**Aim:** Reproduce word for word the rows starting at the line that contains "Is pixel 647" and ending at the final line of the rows, and nothing else.

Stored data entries
<<<<

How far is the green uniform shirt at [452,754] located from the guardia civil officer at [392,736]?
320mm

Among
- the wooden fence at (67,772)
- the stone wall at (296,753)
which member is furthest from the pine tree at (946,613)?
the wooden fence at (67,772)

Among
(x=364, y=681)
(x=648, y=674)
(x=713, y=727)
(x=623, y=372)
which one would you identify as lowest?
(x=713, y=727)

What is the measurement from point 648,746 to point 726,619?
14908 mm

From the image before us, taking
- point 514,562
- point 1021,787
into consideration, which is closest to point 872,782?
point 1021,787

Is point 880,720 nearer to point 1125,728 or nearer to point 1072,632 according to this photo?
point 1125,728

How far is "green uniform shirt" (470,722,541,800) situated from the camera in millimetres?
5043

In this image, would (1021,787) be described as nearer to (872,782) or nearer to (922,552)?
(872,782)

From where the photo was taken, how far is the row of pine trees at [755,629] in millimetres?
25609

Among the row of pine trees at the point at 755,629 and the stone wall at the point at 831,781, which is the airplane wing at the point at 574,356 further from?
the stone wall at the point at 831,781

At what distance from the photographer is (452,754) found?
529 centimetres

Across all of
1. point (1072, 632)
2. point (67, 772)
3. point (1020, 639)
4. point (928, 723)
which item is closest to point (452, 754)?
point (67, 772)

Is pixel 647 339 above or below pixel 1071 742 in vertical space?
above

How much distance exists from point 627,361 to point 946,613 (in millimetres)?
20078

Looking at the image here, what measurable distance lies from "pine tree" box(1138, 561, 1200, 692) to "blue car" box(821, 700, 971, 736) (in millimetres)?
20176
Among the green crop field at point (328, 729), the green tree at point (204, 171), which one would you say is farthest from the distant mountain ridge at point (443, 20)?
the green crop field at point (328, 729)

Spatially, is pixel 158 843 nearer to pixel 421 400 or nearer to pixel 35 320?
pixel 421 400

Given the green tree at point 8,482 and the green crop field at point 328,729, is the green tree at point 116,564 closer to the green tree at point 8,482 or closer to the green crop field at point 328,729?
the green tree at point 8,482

>>>>

**Task response:**
Is pixel 647 339 above or below pixel 1071 742 in vertical space?
above

How much distance exists from point 627,361 to point 946,613 (in millimetres)?
20078

Looking at the image here, what measurable distance lies from "pine tree" box(1138, 561, 1200, 692) to "blue car" box(821, 700, 971, 736) (in millimetres)?
20176
Among the green crop field at point (328, 729), the green tree at point (204, 171), which one would you say is farthest from the distant mountain ridge at point (443, 20)?
the green crop field at point (328, 729)

Spatially, is pixel 158 843 nearer to pixel 421 400 or nearer to pixel 35 320?
pixel 421 400

Given the green tree at point 8,482 and the green crop field at point 328,729, is the green tree at point 116,564 closer to the green tree at point 8,482 or closer to the green crop field at point 328,729?
the green tree at point 8,482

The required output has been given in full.